Melhorias na infraestrutura incentivaria uso de bicicletas
O perfil do ciclista que circula por Belém chegou a ser traçado pela última edição disponível da pesquisa ‘Perfil do Ciclista Brasileiro 2021’, organizada pela Transporte Ativo e pelo Laboratório de Mobilidade Sustentável da Universidade Federal do Rio de Janeiro (LABMOB-UFRJ). Na ocasião, foram entrevistados mais de 10 mil ciclistas em 16 cidades de diferentes tamanhos e localizadas nas diferentes regiões brasileiras, entre elas Belém. E o que se observou é que 88,9% dos entrevistados em Belém usam a bicicleta para se deslocar até o trabalho e 25,4% usam a bicicleta para ir à escola ou faculdade.
Quando questionados sobre a motivação que os leva a usar a bicicleta, 46% dos ciclistas entrevistados em Belém destacaram a rapidez e a praticidade proporcionada pelo veículo de duas rodas e outros 21,7% apontaram o custo como o principal motivador para pedalar. Considerando que 31,7% dos ciclistas entrevistados na capital paraense tinham renda entre um e dois salários-mínimos, essa relação com o custo fica ainda mais significativa.
Ainda no que se refere à motivação, 50,1% dos entrevistados consideraram que a melhoria em infraestrutura seria um estímulo para pedalar mais. As pesquisas para o Perfil do Ciclista Brasileiro 2024 ainda estão em fase de aplicação dos questionários nas ruas e entrada de dados no formulário online. O fechamento do relatório final está previsto para encerrar no final de dezembro.

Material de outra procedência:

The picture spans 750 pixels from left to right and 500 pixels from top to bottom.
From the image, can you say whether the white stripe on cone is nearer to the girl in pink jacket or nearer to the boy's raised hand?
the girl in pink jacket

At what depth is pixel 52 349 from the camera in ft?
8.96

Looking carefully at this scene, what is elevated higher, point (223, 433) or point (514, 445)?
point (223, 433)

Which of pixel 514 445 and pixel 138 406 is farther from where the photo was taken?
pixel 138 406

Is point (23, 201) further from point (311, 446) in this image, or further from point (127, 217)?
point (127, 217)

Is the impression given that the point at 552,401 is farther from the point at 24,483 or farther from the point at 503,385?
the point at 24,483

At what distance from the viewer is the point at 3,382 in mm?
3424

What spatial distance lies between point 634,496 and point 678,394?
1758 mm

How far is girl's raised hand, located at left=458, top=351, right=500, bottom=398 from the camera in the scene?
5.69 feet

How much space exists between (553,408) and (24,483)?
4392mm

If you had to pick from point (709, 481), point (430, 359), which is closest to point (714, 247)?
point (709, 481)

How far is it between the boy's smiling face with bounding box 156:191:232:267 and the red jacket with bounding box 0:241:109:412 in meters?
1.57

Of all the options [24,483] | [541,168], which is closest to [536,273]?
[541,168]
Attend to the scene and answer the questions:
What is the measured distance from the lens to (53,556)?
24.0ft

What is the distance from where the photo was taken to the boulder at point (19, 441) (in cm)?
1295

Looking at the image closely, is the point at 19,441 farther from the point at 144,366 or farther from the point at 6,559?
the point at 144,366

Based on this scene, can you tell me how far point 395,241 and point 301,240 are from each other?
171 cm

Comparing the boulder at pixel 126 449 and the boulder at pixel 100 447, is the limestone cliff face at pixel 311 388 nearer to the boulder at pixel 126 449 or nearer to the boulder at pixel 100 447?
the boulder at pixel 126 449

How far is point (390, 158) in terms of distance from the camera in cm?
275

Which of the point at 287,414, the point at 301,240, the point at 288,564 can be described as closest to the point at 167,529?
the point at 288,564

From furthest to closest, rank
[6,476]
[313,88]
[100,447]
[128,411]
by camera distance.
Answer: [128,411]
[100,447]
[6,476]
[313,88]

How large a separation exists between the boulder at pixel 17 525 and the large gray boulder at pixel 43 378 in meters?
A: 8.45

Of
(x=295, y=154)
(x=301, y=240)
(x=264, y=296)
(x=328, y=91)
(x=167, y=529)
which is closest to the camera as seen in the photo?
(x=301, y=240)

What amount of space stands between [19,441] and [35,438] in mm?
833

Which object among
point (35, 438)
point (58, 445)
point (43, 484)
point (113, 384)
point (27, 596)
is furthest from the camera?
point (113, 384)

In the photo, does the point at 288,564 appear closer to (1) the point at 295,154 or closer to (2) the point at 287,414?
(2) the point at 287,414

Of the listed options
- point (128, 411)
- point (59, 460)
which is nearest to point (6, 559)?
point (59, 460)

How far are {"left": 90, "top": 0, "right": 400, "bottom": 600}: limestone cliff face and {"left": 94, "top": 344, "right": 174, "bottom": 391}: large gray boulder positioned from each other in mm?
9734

Para o vigilante Otaviano Santos, 48 anos, o número de pessoas que dependem ou optam pela bicicleta para se locomover em Belém deve ser maior do que há alguns anos. Sempre que possível, ele busca se locomover pela bicicleta e tem observado que cada vez mais pessoas fazem o mesmo. O que não acompanha essa evolução, na sua opinião, é a estrutura do trânsito.
“É preciso muita melhoria, ter mais ciclofaixas porque é bem complicado andar de bicicleta na cidade. Eu vou daqui da avenida José Malcher até o Paar. São 20 km e a maior parte não tem ciclofaixa, então, é muito arriscado, não pode vacilar”, relata, ao destacar outro problema que acredita que precisa ser solucionado, o da educação no trânsito. “Se as pessoas respeitassem, tudo bem, mas isso não acontece. Então, precisa de educação pra quem está no trânsito também. É muito tráfego de carro, não tem ciclofaixa, o transporte público também é complicado”.
Já para o autônomo Geraldo Martins, 64 anos, que precisa circular diariamente pela região do Centro Comercial de Belém, a solução para a mobilidade urbana em Belém precisaria passar por uma melhor gestão. “É preciso melhorar essas ruas obstruídas no centro. Fica tudo obstruído e o carro não consegue passar, fica complicado transitar porque o carro tem que dar um balão grande, lá embaixo. Isso é problema de mau gestor que acaba gerando estresse o tempo todo no trânsito e isso impacta a saúde das pessoas”.